Dengan asumsi harga tersebut, Bisnis.com mencoba untuk menghitung risiko timbulnya kerugian (potential loss) dari tertundanya operasional LRT selama dua tahun diperkirakan tembus Rp730 miliar hingga Rp3,5 triliun dengan perkiraan penumpang rata-rata sebanyak 200.000 orang per hari.
Kendati demikian, pemerhati perkeretapian Masyarakat Transportasi Indonesia (MTI) Aditya Dwi Laksana menilai bahwa mundurnya masa operasional LRT tersebut dipandang tidak berpengaruh besar dalam memangkas risiko keuntungan yang akan diraih.

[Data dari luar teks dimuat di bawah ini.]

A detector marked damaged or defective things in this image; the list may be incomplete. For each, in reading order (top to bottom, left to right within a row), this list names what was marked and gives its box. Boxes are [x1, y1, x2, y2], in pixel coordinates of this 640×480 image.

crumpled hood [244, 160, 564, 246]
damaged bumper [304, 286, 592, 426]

"Untuk LRT Jabodebek, dengan mundurnya masa operasional, saya rasa risiko keuntungan tidak berkurang, hanya saja memang terjadi kehilangan peluang mencetak pendapatan dan berpotensi makin tingginya biaya tetap (fixed cost) nya," jelasnya, Jumat (4/8/2023).
Namun demikian, Aditya menambahkan, memang perlu ada upaya optimal yang harus dilakukan untuk tetap memacu raihan pendapatan LRT.

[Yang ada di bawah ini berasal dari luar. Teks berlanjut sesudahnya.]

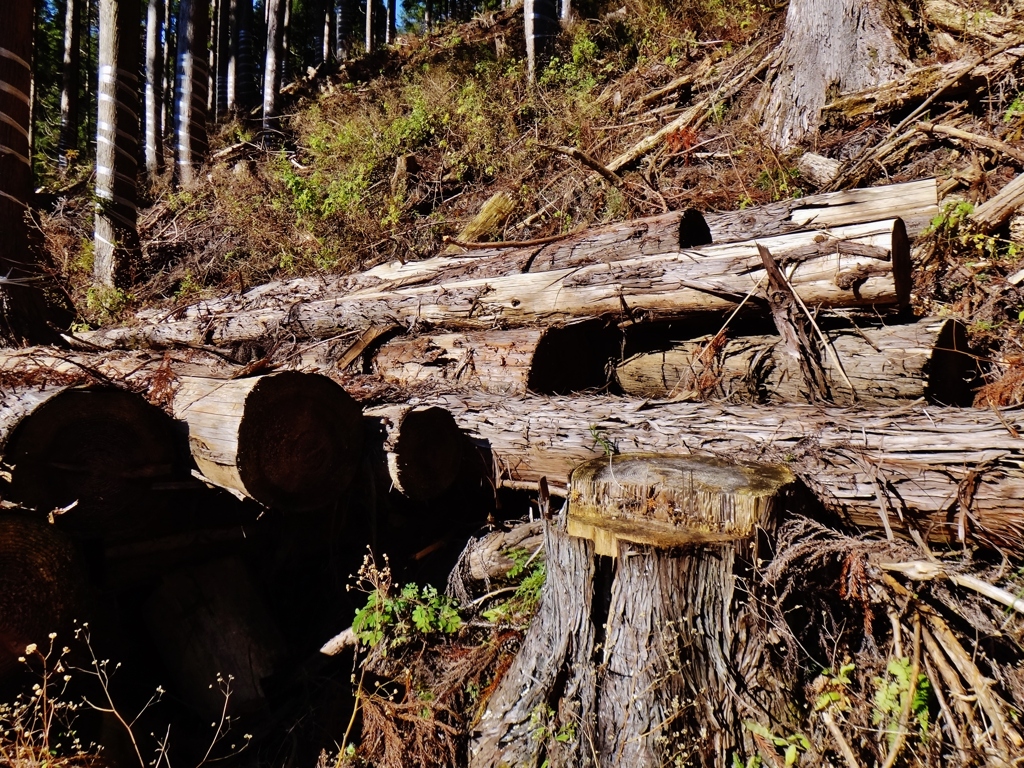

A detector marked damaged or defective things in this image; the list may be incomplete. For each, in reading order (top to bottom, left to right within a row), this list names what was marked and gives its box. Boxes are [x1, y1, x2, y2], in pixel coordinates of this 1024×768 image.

broken timber [418, 396, 1024, 552]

Dia juga berpandangan, apabila raihan volume pengguna LRT Jabodebek dapat mencapai 200.000 penumpang per hari dalam 3 tahun pertama operasinya, maka hal itu akan membantu raihan pendapatan LRT.
Baca Juga
"Terlebih bila bisa memanfaatkan pendapatan dari luar tiket penumpang [non farebox revenue] seperti dari periklanan dan hak penamaan stasiun [naming rights] serta penyewaan ruang meski terbatas," pungkasnya.